It may be a morbid topic, but at one time or another we all have to face the question of how our funeral will be paid for. Traditionally, either you or your family will have some money set aside for this inevitable event.
But money is tight for many of us these days. And because we are all living longer there is the growing problem of the ‘pension gap’ – whereby pensions will simply not afford a reasonable standard of living in our later years.
This means many of us won’t have the money to cover our own funerals, which could put strain on your family’s finances.
Can life insurance protect your family when you’re gone?
Many people turn to life insurance to protect their family against financial hardship when they pass away. In short, life insurance can offer a significant payout upon your death. This can be a real help – and a comfort – for your loved ones.
But it’s important that you arrange your life insurance as early as possible. Life insurance gets more expensive the older you are, and if you leave it until you’re retired you may find it simply isn’t affordable.
It’s not just the price of church arrangements, catering, etc. The price of headstones can be quite high, as can coffins and the service itself. There’s a lot to consider that life insurance could cover.
Why choose life insurance instead of just saving?
In many cases, the payout from life insurance is much higher than you’d get from savings alone. For example, a policy costing just £10-15 a month could provide upwards of £50,000 payout if you die unexpectedly.
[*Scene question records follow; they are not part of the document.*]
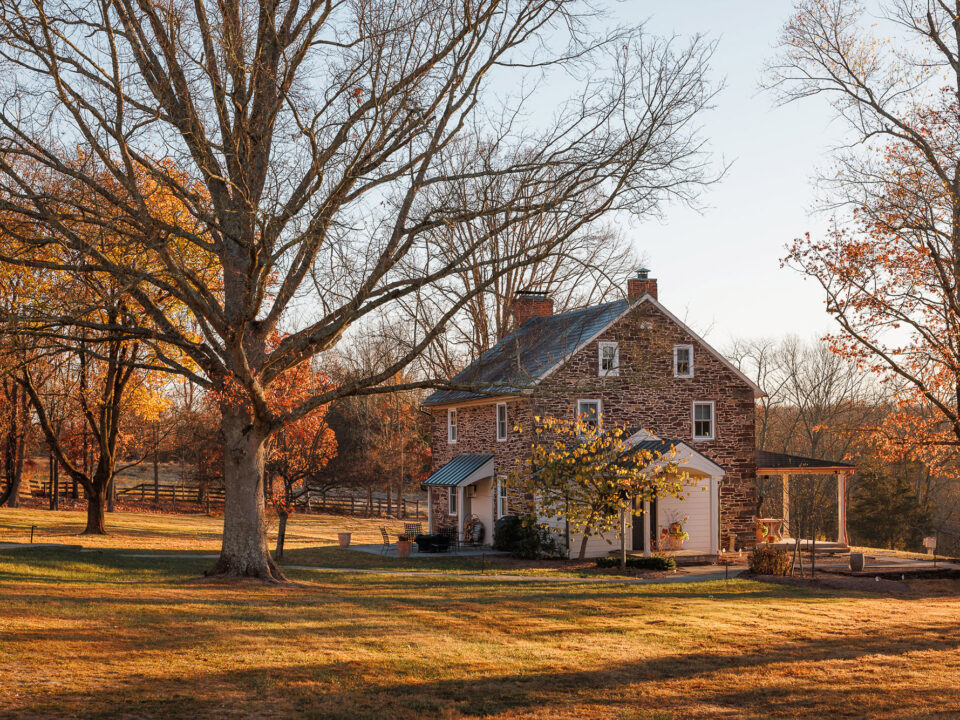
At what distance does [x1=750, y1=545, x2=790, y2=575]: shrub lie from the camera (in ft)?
76.2

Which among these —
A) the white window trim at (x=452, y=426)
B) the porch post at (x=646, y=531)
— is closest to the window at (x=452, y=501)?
the white window trim at (x=452, y=426)

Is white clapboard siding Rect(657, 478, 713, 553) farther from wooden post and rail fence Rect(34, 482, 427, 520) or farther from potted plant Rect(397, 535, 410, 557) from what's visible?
wooden post and rail fence Rect(34, 482, 427, 520)

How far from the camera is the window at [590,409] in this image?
2948 cm

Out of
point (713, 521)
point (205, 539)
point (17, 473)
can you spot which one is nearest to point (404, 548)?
point (205, 539)

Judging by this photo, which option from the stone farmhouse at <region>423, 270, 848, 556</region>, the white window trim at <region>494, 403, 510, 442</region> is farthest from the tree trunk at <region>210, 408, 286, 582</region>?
the white window trim at <region>494, 403, 510, 442</region>

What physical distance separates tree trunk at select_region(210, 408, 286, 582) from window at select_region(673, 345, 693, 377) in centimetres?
1695

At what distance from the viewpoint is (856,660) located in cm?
1269

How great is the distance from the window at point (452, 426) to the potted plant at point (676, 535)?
9.28m

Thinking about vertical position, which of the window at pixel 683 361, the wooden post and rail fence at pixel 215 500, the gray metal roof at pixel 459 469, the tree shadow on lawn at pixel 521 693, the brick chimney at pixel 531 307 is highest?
the brick chimney at pixel 531 307

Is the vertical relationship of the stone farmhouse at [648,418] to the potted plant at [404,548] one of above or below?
above

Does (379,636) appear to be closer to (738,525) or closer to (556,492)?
(556,492)

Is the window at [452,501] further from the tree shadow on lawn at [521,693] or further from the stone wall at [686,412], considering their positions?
the tree shadow on lawn at [521,693]

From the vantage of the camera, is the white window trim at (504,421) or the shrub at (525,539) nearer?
the shrub at (525,539)

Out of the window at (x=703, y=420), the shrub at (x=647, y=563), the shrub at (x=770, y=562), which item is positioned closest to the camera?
the shrub at (x=770, y=562)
Life insurance doesn’t just cover funeral costs. It could help pay off any outstanding balance on your mortgage, or other debts in your name. Or it could simply help your family maintain a decent standard of living after you’ve gone.
Of course, it’s still a good idea to save as much as you can to supplement this income – not to mention the protection against other unexpected costs.
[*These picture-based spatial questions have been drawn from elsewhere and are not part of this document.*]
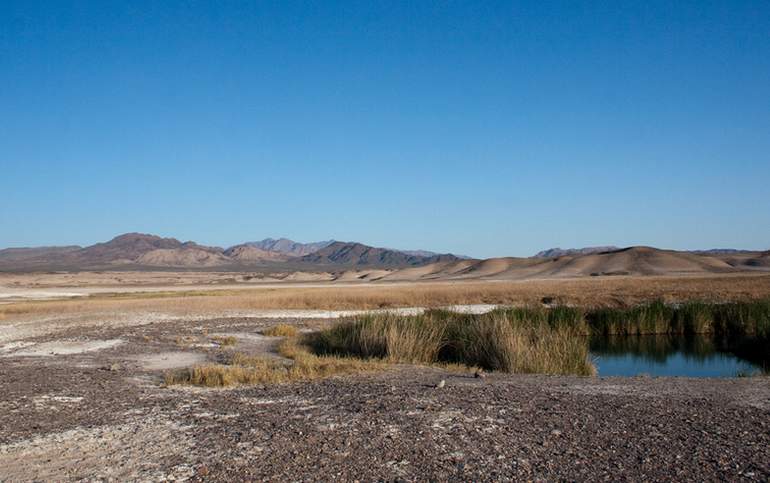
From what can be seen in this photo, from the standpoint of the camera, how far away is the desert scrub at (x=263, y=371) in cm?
1280

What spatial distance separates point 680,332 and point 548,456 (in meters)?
22.2

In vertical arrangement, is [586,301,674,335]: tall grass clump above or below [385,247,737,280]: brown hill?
below

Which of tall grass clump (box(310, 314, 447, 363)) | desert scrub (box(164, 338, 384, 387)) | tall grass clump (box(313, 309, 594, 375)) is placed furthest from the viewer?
tall grass clump (box(310, 314, 447, 363))

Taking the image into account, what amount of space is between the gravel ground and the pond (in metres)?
6.72

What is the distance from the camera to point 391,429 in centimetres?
863

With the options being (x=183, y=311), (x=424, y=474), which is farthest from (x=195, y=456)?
(x=183, y=311)

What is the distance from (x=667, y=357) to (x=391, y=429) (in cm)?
1681

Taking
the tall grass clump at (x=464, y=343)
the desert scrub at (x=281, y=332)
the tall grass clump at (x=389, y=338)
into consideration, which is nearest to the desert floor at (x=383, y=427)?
the tall grass clump at (x=464, y=343)

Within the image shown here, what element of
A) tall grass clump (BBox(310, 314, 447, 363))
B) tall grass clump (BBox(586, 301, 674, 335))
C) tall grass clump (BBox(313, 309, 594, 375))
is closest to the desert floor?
tall grass clump (BBox(313, 309, 594, 375))

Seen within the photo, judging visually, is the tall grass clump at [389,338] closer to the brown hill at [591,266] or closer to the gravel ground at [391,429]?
the gravel ground at [391,429]

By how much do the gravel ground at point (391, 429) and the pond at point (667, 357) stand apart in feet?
22.0

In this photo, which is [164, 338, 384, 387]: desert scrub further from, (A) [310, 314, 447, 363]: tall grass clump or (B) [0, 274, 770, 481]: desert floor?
(A) [310, 314, 447, 363]: tall grass clump

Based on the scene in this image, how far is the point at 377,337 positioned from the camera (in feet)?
58.3

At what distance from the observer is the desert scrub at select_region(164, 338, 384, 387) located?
42.0 ft
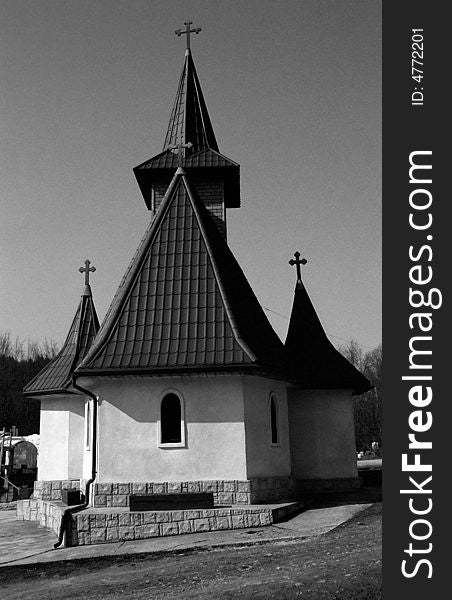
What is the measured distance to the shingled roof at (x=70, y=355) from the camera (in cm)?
2034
How much can life insurance realistically provide my family?
It depends on how much you pay each month, and what type of life insurance you choose.
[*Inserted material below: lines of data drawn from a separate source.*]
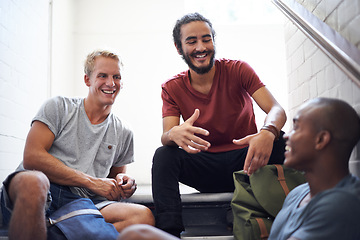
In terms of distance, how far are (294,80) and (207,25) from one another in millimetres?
650

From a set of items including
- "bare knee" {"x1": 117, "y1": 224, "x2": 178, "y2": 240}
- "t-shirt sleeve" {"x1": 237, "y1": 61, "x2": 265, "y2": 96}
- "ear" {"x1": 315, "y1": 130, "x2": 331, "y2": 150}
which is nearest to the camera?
"bare knee" {"x1": 117, "y1": 224, "x2": 178, "y2": 240}

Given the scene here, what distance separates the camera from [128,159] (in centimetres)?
245

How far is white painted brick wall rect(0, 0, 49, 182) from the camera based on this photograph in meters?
2.55

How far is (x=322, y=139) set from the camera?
1.22 metres

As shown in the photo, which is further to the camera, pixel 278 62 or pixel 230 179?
pixel 278 62

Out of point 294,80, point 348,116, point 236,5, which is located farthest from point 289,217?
point 236,5

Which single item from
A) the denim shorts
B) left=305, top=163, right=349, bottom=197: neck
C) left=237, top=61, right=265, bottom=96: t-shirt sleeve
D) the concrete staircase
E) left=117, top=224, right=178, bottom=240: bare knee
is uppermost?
left=237, top=61, right=265, bottom=96: t-shirt sleeve

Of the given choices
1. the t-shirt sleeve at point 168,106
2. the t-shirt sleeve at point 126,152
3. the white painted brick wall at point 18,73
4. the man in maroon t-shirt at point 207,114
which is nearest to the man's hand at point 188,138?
the man in maroon t-shirt at point 207,114

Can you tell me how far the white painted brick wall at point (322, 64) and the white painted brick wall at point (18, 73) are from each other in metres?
1.90

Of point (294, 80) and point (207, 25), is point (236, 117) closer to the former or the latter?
point (294, 80)

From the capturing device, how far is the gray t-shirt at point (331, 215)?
1.06 m

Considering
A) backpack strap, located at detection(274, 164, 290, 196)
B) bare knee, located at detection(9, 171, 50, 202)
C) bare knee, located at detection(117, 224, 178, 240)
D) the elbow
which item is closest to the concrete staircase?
backpack strap, located at detection(274, 164, 290, 196)

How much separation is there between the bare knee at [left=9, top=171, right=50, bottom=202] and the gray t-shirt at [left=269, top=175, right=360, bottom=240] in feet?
3.27

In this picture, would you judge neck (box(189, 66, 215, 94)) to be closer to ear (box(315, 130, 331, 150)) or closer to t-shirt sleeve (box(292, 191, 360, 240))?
ear (box(315, 130, 331, 150))
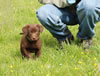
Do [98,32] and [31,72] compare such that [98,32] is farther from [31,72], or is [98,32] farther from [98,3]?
[31,72]

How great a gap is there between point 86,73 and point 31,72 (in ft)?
2.19

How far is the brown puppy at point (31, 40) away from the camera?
3.74m

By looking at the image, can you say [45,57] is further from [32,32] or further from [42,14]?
[42,14]

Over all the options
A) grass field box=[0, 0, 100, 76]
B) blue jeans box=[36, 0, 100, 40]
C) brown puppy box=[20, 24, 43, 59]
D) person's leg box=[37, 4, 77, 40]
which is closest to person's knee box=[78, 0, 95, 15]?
blue jeans box=[36, 0, 100, 40]

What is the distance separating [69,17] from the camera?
14.5 feet

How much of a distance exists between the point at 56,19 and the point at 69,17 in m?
0.33

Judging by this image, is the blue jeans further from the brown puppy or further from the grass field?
the brown puppy

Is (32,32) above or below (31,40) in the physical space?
above

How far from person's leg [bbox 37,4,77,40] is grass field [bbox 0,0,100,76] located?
23cm

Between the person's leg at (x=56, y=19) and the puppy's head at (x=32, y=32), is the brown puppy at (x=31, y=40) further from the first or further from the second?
the person's leg at (x=56, y=19)

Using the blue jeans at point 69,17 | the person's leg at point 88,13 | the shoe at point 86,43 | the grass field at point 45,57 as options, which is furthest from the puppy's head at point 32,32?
the shoe at point 86,43

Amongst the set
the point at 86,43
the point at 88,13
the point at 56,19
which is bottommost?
the point at 86,43

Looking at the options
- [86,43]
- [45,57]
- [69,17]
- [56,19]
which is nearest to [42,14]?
[56,19]

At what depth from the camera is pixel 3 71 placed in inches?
130
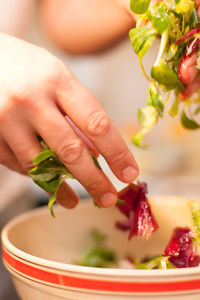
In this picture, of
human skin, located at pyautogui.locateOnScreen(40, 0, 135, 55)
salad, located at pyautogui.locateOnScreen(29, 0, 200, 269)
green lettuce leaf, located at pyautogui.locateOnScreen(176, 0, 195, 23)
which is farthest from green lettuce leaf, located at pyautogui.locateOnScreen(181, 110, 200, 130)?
human skin, located at pyautogui.locateOnScreen(40, 0, 135, 55)

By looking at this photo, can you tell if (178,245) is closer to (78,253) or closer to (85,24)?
(78,253)

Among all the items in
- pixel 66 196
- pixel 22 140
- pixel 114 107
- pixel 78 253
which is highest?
pixel 22 140

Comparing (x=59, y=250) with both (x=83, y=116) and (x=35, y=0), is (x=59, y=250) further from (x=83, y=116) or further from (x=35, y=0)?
(x=35, y=0)

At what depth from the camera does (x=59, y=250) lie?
57 centimetres

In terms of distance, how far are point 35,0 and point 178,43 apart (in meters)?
1.02

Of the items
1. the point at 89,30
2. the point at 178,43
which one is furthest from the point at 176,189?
the point at 178,43

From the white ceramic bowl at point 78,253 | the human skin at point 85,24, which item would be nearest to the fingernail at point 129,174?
the white ceramic bowl at point 78,253

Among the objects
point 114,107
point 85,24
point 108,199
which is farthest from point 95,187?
point 114,107

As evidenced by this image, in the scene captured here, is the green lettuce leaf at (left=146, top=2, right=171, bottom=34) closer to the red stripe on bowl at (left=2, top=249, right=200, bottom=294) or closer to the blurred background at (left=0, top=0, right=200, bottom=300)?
the red stripe on bowl at (left=2, top=249, right=200, bottom=294)

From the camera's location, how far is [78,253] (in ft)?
1.96

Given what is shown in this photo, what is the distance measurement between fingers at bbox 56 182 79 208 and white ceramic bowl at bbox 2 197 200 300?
0.24 ft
As a general rule, the higher the monthly payment, the higher the potential payout. The earlier you start the better the payout, too.
Mortgage life insurance is designed to simply cover the outstanding balance on your mortgage. For a lot of people, this is enough to ensure the family can carry on in your absence. Those who wish to provide a more substantial payout may wish to take out a fixed-sum life insurance policy, which guarantees a certain amount of money.